3. Insults are appreciated on a much deeper level than compliments. In fact, don’t ever compliment me.
4. Nature is where we can truly see God’s handiwork, and there’s absolutely nothing like sitting in a tree stand as the snow falls and the sun sets.
5. A father and a son bond naturally in the woods. Anywhere else takes extra effort.
6. Fashion statements can only be made in camouflage. In fact, this is the one time compliments are allowed and even encouraged, such as “That’s a nice pair of camo shorts for a Sunday.” And you are NEVER allowed to wear these.
Since moving south, I haven’t had as much manly outdoor time as I’d like. And, I hate to admit, I’ve even used lotion a time or two. I guess I’m softening. Hopefully “metrosexual “will not be in my title in the near future. Although, at this rate, who knows.
While traditional roles of men have certainly evolved, I still think it’s okay for a man to be a man. What does that entail, exactly? There’s the tough question men today have to answer. Is it manly to change a diaper? Yeah, I think so. Is it manly to clean the kitchen or cook dinner? Sure, why not? Some roles and definitions have changed, but others have not.

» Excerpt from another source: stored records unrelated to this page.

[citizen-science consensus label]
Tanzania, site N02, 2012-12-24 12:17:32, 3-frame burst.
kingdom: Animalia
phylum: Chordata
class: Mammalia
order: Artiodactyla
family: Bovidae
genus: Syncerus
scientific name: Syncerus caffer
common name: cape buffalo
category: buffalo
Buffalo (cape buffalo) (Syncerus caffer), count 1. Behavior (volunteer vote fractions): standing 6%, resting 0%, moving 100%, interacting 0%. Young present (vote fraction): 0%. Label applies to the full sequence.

Is it manly to be the priest of your home? YES.
Is it manly to provide and care for your family to the best of your ability? YES.
It is manly to love your wife and your children and to show it (and SAY it)? YES.
Is it manly to cry at Lifetime movies? NO (some things will just never be acceptable).
So, go ahead, BE A MAN. It’s okay. In fact, it’s absolutely essential. God’s looking for a few good men.